As Partículas de Ativação Lentivirais MyoD (h) fornecem todos os componentes funcionais do sistema mediador de ativação sinérgica (SAM) através da transdução lentiviral. O sistema compreende três preparações de partículas co-transduzidas em células-alvo: uma que codifica dCas9 cataliticamente inativo (mutações D10A e N863A) fundido ao domínio de transativação VP64 com um gene de resistência à blasticidina; uma que codifica a proteína de fusão MS2-p65-HSF1 com um gene de resistência à higromicina; e uma que codifica um sgRNA de 20 nt específico do alvo, fundido a dois aptâmeros de RNA MS2 com um gene de resistência à puromicina. Após a transdução lentiviral e a integração genómica das cassetes de expressão, os componentes do SAM são expressos de forma estável e reúnem-se no locus-alvo dentro da região promotora proximal a montante do local de início da transcrição MYOD1, onde VP64, p65 e HSF1 atuam cooperativamente para recrutar a maquinaria transcricional endógena e impulsionar a regulação positiva sustentada da expressão endógena de MyoD. A utilização de dCas9 inativo em termos de nuclease evita a introdução de quebras de DNA de cadeia dupla e preserva o locus genómico nativo MYOD1 e a arquitetura reguladora.

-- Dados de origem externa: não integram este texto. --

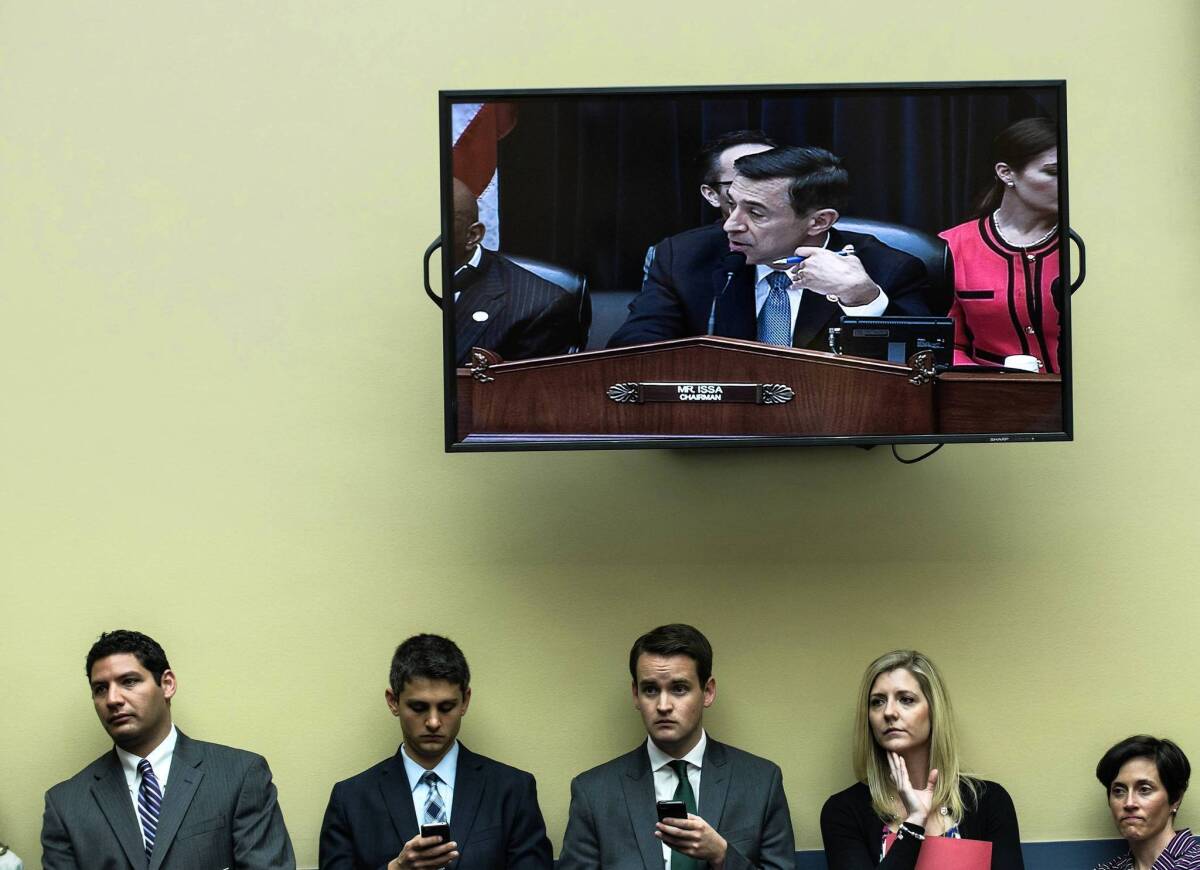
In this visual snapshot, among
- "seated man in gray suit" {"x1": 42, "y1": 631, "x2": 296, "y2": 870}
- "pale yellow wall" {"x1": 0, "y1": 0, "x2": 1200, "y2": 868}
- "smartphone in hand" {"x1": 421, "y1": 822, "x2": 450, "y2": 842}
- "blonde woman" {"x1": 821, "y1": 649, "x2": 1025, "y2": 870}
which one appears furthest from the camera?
"pale yellow wall" {"x1": 0, "y1": 0, "x2": 1200, "y2": 868}

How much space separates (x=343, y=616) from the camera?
4.47m

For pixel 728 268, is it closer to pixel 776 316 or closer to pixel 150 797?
pixel 776 316

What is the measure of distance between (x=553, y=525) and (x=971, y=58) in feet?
6.13

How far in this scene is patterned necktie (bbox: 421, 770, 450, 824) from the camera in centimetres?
420

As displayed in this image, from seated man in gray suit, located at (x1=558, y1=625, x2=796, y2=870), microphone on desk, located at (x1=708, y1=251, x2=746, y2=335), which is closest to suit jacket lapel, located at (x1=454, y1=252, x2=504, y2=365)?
microphone on desk, located at (x1=708, y1=251, x2=746, y2=335)

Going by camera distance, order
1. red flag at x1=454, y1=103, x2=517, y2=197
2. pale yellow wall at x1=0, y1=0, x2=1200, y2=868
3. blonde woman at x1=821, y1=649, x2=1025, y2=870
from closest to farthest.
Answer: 1. red flag at x1=454, y1=103, x2=517, y2=197
2. blonde woman at x1=821, y1=649, x2=1025, y2=870
3. pale yellow wall at x1=0, y1=0, x2=1200, y2=868

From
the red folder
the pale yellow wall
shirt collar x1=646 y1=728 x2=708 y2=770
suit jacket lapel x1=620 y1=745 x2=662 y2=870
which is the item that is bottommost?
the red folder

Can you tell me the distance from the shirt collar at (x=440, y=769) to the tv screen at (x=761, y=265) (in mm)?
952

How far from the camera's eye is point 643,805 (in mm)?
4172

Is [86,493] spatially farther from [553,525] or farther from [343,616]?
[553,525]

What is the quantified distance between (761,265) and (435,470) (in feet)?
3.85

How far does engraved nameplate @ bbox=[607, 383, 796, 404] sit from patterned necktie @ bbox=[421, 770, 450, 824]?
1.19 metres

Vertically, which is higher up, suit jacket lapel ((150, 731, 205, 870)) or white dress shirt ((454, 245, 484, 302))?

O formato lentiviral oferece várias vantagens práticas: a integração genómica estável suporta a ativação hereditária ao longo das divisões celulares; as preparações de partículas de alto título eliminam a necessidade de produção viral interna; e a compatibilidade com tipos de células primárias, não divisíveis e resistentes à transfecção amplia a acessibilidade experimental. A transdução bem-sucedida pode ser confirmada e enriquecida através de seleção tripla com antibióticos utilizando puromicina, higromicina e blasticidina.
Apenas para uso em investigação. Não se destina a uso diagnóstico ou terapêutico.